10. Gelet op artikel 8:109, tweede lid, van de Awb wordt van het college griffierecht geheven.
Beslissing
De Afdeling bestuursrechtspraak van de Raad van State:
I. bevestigt de aangevallen uitspraken;
II. veroordeelt het college van burgemeester en wethouders van Zaanstad tot vergoeding van bij [wederpartij] in verband met de behandeling van het hoger beroep opgekomen proceskosten tot een bedrag van € 1.814,00, geheel toe te rekenen aan door een derde beroepsmatig verleende rechtsbijstand;
III. bepaalt dat van het college van burgemeester en wethouders van Zaanstad een griffierecht van € 559,00 wordt geheven.

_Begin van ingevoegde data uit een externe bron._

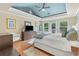 Spacious main bedroom with trey ceiling, hardwood floors, and access to outdoor deck at 648 York View Dr, Auburn, GA 30011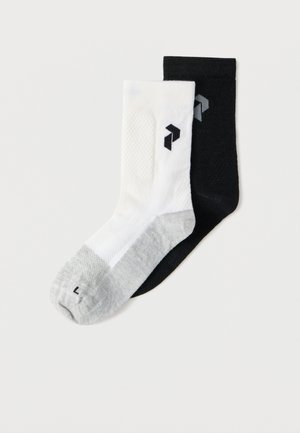 Egy pár zokni, egyik fehér szürke orral és fekete logóval, a másik egyszínű fekete, hozzáillő szürke logóval, fehér háttéren szétterítve.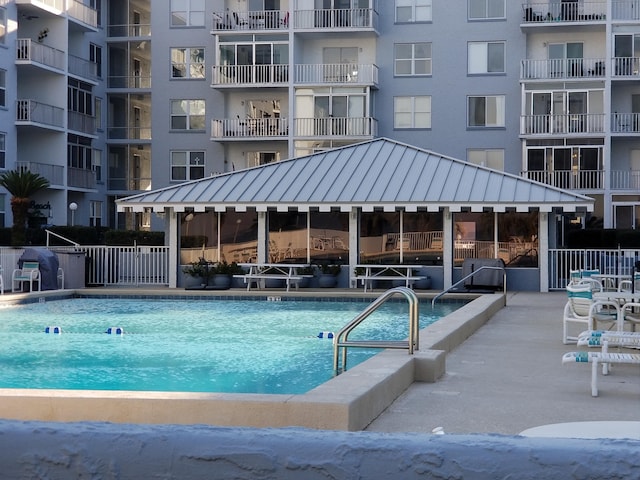 view of swimming pool with a gazebo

Aldus vastgesteld door mr. N. Verheij, voorzitter, mr. N.H. van den Biggelaar en mr. M.J.M. Ristra-Peeters, leden, in tegenwoordigheid van mr. R. van Heusden, griffier.
w.g. Verheij
voorzitter
w.g. Van Heusden
griffier
Uitgesproken in het openbaar op 13 augustus 2025
163-1093
Bijlage
Bestemmingsplan Saendelft
Artikel 18.1 Bestemmingsomschrijving
De voor 'Wonen' aangewezen gronden zijn bestemd voor:
a. woningen;
[…].
Artikel 18.2 Bouwregels
Op en onder de in lid 18.1 genoemde gronden mag uitsluitend worden gebouwd ten dienste van de bestemming, met inachtneming van de volgende bepalingen:
18.2.1 Hoofdgebouwen
Voor het bouwen van de hoofdgebouwen gelden de volgende bepalingen:
[…];
g. dakkapellen in het voordakvlak of in een naar het openbaar toegankelijk gebied gekeerd zijdakvlak zijn toegestaan met dien verstande dat:
1. de hoogte niet meer dan 1,75 meter bedraagt;
2. de zijkant meer dan 0,50 meter van de woningscheidende muur of van de zijkant van het dakvlak is gelegen;
3. de bovenkant meer dan 0,50 meter van de nok is gelegen;
4. de voet tussen 0,50 meter en 1 meter boven de goot is gelegen;
5. de breedte niet meer bedraagt dan:
-
50% van de voorgevel met een maximum van 4,50 meter dan wel
-
70% van de zij- en achtergevel;
6. niet meer dan twee dakkapellen per dakvlak van de woning zijn toegestaan;
7. bij het bouwen van een tweede dakkapel of twee dakkapellen op een dakvlak deze op een lijn en met een minimale tussenruimte van 0,60 meter gebouwd moeten worden.